Page MenuHomePhabricator
Paste P17115

kubestage1001 helm, tiller and IO debugging
ActivePublic

Authored by Jelto on Aug 31 2021, 12:44 PM.
Referenced Files
F34626700: kubestage1001 helm, tiller and IO debugging
Aug 31 2021, 12:48 PM
F34626699: kubestage1001 helm, tiller and IO debugging
Aug 31 2021, 12:47 PM
F34626698: kubestage1001 helm, tiller and IO debugging
Aug 31 2021, 12:44 PM
Subscribers
kubestage1001 has lot of IO (~95% utilization) and network traffic spices since 2021-08-27 15:00:
https://grafana.wikimedia.org/d/000000377/host-overview?orgId=1&var-server=kubestage1001&var-datasource=thanos&var-cluster=kubernetes&from=1630022400000&to=1630454399000
Two pods in ci namespace are ImagePullBackOffing. So I assume they pull the image quite often
jelto@kubestagemaster1001:~$ kubectl get pod -n ci -o wide
NAME READY STATUS RESTARTS AGE IP NODE NOMINATED NODE READINESS GATES
mediawiki-bruce-565648dddd-bfdhk 0/2 ImagePullBackOff 1 3d21h 10.64.75.203 kubestage1001.eqiad.wmnet <none> <none>
mediawiki-bruce-f78c5cd48-cnwlk 0/2 ImagePullBackOff 1 3d21h 10.64.75.199 kubestage1001.eqiad.wmnet <none> <none>
tiller-6dcbb48666-v2vbk 1/1 Running 0 3d21h 10.64.75.210 kubestage1001.eqiad.wmnet <none> <none>
Pods of mediawiki-bruce deployment have been created the same time the IO and network traffic increased.

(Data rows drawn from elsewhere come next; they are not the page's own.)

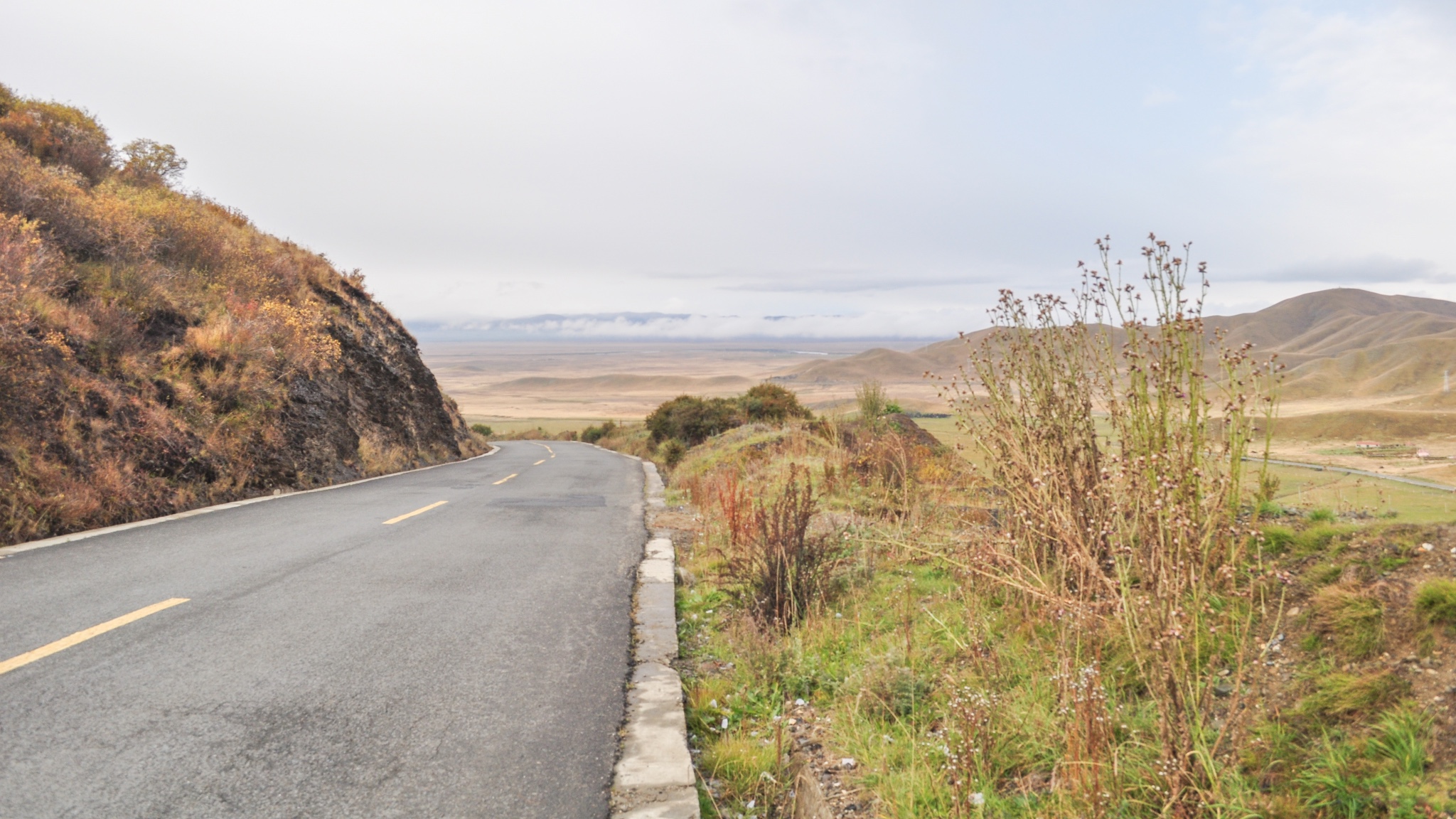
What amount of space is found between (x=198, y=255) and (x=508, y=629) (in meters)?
17.0

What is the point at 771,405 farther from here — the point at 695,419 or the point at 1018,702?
the point at 1018,702

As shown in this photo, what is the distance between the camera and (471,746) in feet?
12.1

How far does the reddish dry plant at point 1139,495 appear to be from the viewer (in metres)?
2.69

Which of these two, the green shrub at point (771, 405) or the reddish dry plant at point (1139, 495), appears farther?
the green shrub at point (771, 405)

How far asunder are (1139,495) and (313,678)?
14.9ft

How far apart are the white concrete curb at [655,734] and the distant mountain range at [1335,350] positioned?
2.79 m

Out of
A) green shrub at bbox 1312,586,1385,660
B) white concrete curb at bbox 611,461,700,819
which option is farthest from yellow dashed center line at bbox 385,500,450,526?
green shrub at bbox 1312,586,1385,660

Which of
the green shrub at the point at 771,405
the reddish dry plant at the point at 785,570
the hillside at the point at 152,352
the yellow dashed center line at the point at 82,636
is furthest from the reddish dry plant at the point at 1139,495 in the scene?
the green shrub at the point at 771,405

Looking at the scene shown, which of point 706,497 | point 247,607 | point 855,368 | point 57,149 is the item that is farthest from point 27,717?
point 855,368

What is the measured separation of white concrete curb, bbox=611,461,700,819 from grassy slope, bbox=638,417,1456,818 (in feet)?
0.55

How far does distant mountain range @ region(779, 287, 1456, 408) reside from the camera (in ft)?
227

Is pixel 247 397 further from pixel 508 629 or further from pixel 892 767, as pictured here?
pixel 892 767

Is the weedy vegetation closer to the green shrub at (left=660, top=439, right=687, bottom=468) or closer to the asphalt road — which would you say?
the asphalt road

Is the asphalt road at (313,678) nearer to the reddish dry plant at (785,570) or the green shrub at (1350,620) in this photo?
the reddish dry plant at (785,570)
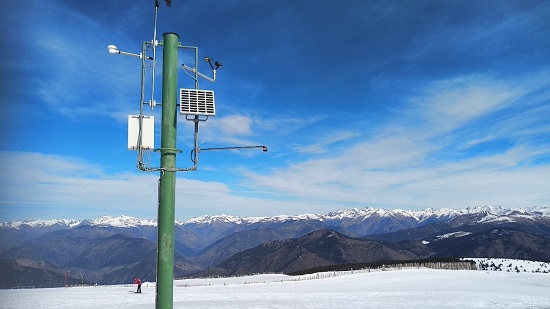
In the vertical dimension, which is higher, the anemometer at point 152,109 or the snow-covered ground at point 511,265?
the anemometer at point 152,109

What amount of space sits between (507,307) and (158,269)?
2448 cm

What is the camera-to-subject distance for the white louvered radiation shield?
11.7m

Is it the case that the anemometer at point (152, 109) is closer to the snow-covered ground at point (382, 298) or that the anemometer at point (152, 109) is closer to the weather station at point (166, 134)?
the weather station at point (166, 134)

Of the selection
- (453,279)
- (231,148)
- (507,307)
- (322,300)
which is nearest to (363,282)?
(453,279)

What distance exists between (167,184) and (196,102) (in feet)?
8.07

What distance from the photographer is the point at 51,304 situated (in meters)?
30.6

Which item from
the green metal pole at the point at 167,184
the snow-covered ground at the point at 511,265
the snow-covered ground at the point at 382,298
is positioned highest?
the green metal pole at the point at 167,184

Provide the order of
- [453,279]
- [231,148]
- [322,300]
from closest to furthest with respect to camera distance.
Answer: [231,148]
[322,300]
[453,279]

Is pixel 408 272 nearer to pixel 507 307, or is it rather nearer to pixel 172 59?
pixel 507 307

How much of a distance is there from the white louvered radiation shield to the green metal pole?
0.35 meters

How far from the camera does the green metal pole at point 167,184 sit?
11531mm

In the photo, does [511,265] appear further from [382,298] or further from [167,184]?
[167,184]

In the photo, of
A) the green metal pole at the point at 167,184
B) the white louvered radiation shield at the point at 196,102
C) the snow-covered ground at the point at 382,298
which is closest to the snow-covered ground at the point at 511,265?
the snow-covered ground at the point at 382,298

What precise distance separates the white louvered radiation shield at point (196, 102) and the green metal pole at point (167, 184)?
1.13 ft
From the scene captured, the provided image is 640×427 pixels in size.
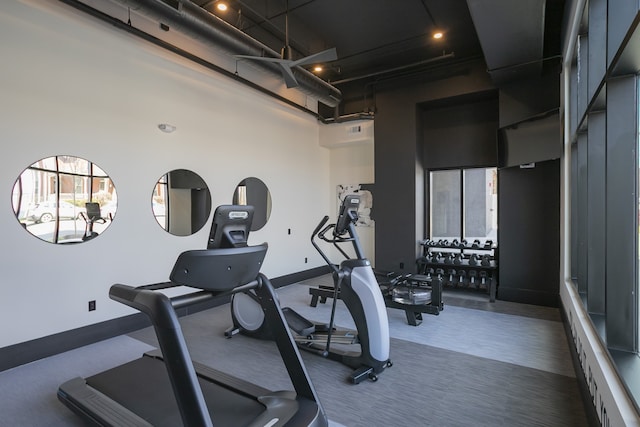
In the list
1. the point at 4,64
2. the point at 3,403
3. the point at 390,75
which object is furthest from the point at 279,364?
the point at 390,75

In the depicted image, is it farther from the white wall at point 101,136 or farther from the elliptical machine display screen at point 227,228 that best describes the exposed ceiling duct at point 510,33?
the white wall at point 101,136

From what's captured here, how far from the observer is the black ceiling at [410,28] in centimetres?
368

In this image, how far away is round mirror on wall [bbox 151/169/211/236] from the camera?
15.6ft

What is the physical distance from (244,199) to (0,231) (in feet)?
11.0

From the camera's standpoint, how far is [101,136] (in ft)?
13.3

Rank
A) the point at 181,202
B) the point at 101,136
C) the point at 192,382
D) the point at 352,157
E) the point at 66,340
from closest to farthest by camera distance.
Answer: the point at 192,382 → the point at 66,340 → the point at 101,136 → the point at 181,202 → the point at 352,157

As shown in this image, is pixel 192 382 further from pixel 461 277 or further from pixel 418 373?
pixel 461 277

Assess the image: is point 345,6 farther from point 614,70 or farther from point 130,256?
point 130,256

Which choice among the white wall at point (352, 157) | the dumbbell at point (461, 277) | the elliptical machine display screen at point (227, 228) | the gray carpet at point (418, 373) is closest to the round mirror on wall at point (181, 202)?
the gray carpet at point (418, 373)

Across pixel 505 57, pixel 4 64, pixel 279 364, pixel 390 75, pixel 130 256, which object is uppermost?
pixel 390 75

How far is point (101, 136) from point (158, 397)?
3190 mm

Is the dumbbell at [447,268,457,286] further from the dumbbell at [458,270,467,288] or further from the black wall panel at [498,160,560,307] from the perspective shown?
the black wall panel at [498,160,560,307]

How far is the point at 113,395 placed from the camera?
2.48 metres

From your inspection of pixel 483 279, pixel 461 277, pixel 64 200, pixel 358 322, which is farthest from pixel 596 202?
pixel 64 200
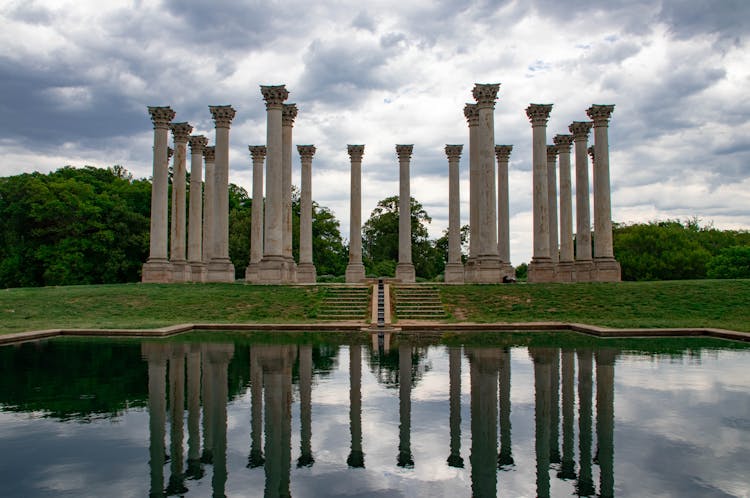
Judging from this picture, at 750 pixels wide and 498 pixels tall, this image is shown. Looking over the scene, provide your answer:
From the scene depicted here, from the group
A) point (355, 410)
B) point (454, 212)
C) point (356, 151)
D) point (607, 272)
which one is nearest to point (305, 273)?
point (356, 151)

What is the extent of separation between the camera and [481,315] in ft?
115

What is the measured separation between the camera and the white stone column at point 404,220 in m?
56.8

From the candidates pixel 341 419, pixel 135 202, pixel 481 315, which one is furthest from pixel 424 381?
pixel 135 202

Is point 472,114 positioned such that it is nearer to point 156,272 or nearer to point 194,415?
point 156,272

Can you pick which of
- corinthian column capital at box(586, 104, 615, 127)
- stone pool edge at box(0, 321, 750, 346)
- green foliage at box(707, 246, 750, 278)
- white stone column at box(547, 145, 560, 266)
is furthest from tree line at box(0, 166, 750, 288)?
stone pool edge at box(0, 321, 750, 346)

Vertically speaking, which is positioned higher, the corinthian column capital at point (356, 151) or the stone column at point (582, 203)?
the corinthian column capital at point (356, 151)

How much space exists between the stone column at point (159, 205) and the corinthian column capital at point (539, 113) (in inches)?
1307

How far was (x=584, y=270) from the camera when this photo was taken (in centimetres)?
5009

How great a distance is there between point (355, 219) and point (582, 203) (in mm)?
22605

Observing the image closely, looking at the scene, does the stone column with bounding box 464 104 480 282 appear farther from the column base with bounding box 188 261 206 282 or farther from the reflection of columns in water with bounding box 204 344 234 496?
the reflection of columns in water with bounding box 204 344 234 496

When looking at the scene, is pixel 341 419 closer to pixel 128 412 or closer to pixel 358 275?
pixel 128 412

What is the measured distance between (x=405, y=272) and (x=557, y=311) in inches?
914

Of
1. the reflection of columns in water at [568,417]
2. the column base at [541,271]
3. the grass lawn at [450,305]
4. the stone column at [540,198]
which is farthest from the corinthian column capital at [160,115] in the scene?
the reflection of columns in water at [568,417]

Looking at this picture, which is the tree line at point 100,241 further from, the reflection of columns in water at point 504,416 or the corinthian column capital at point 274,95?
the reflection of columns in water at point 504,416
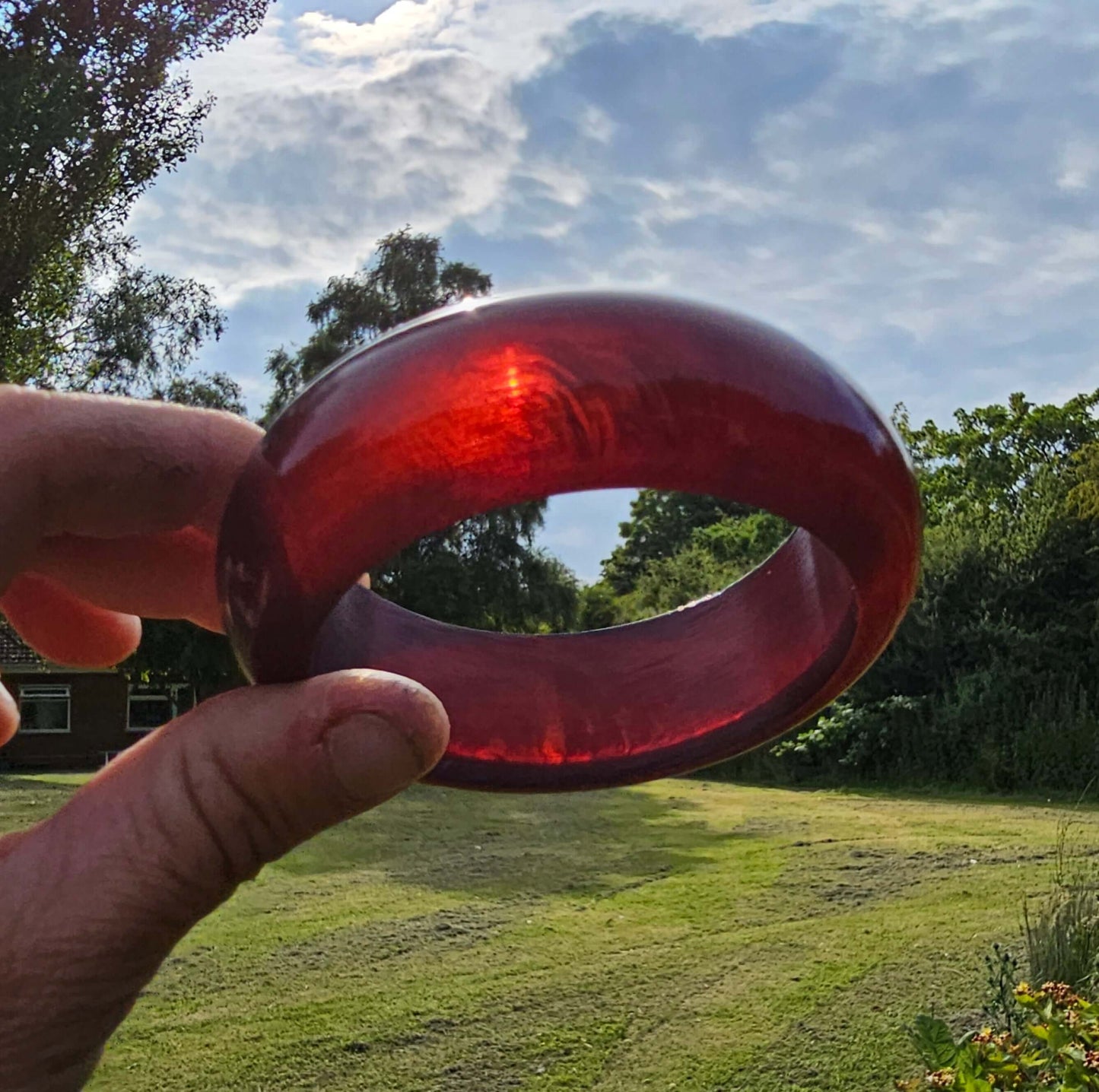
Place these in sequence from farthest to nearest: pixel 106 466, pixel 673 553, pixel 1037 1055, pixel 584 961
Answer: pixel 673 553 → pixel 584 961 → pixel 1037 1055 → pixel 106 466

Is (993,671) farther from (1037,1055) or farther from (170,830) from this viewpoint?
(170,830)

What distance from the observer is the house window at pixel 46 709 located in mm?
27000

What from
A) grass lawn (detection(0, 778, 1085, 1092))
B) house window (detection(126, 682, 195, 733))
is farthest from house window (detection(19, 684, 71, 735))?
grass lawn (detection(0, 778, 1085, 1092))

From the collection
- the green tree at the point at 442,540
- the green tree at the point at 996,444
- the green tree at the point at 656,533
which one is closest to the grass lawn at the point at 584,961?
the green tree at the point at 442,540

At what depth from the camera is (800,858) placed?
8906 mm

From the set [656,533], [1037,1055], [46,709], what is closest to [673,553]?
[656,533]

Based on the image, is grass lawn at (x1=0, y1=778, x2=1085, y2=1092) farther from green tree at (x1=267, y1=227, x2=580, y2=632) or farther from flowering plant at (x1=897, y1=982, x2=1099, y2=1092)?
green tree at (x1=267, y1=227, x2=580, y2=632)

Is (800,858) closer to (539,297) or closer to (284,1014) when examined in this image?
(284,1014)

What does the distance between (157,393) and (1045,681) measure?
47.0 ft

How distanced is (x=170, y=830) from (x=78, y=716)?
27.7m

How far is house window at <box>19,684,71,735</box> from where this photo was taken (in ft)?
88.6

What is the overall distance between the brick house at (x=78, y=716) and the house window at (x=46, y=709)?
0.02 meters

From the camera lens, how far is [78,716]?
2734 centimetres

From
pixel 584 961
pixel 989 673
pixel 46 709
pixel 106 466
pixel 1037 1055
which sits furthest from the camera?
pixel 46 709
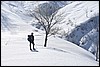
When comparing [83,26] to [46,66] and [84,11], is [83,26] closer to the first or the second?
[84,11]

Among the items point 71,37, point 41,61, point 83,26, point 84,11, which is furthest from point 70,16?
point 41,61

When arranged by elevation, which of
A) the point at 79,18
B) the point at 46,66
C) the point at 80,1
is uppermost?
the point at 80,1

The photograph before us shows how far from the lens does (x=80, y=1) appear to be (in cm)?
17888

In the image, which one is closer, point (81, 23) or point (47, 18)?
point (47, 18)

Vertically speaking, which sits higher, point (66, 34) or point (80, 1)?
point (80, 1)

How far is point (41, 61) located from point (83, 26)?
11371 centimetres

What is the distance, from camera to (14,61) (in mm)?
24266

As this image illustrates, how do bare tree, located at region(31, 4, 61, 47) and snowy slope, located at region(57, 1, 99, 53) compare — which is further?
snowy slope, located at region(57, 1, 99, 53)

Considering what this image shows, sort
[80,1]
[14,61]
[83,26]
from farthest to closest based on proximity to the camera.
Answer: [80,1]
[83,26]
[14,61]

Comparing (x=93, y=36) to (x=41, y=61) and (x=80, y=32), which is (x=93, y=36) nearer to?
(x=80, y=32)

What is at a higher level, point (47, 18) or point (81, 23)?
point (81, 23)

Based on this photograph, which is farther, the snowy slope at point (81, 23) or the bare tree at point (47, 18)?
the snowy slope at point (81, 23)

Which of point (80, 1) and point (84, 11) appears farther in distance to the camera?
point (80, 1)

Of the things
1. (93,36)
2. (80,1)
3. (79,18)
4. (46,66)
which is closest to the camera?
(46,66)
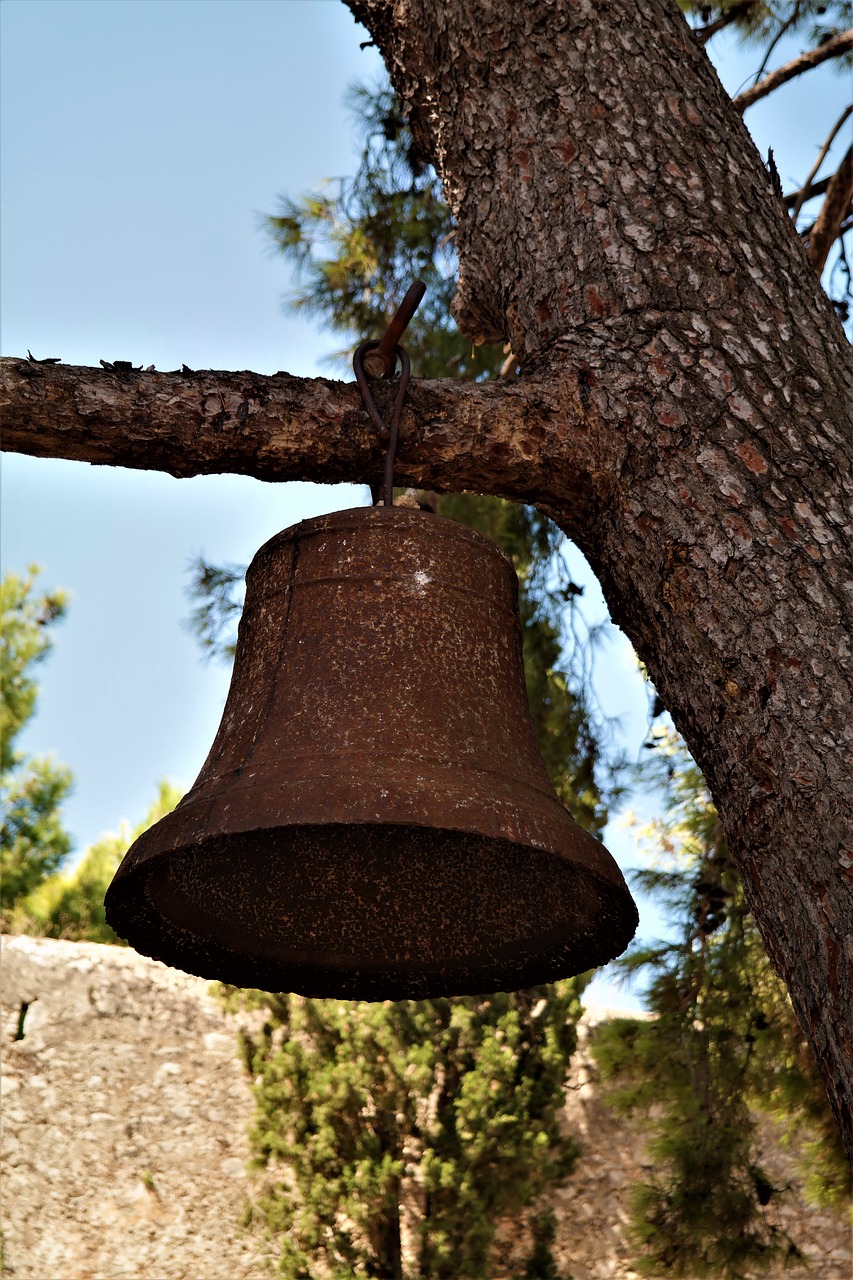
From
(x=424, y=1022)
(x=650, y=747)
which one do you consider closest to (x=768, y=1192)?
(x=650, y=747)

pods also have failed readiness probes:
Readiness probe failed: HTTP probe failed with statuscode: 503
I assume the deployment is trying to do a rolling update of the pods, as one pod has a newer mediawiki image specified:
jelto@kubestagemaster1001:~$ kubectl get pods -n ci -o=jsonpath='{range .items[*]}{"\n"}{.metadata.name}{":\t"}{range .spec.containers[*]}{.image}{" "}{end}{end}{"\n"}'
mediawiki-bruce-565648dddd-bfdhk: docker-registry.discovery.wmnet/restricted/mediawiki-webserver:2021-08-04-134912-webserver docker-registry.discovery.wmnet/restricted/mediawiki-multiversion:2021-08-23-184619-publish
mediawiki-bruce-f78c5cd48-cnwlk: docker-registry.discovery.wmnet/restricted/mediawiki-webserver:2021-08-04-134912-webserver docker-registry.discovery.wmnet/restricted/mediawiki-multiversion:2021-08-25-145508-publish
tiller-6dcbb48666-v2vbk: docker-registry.discovery.wmnet/tiller:2.16.7-3
Suggestion: temporary scale down mediawiki-bruce deployment to 0 replicas and see if load on kubestage1001 reduces and other services are reachable again (like tiller).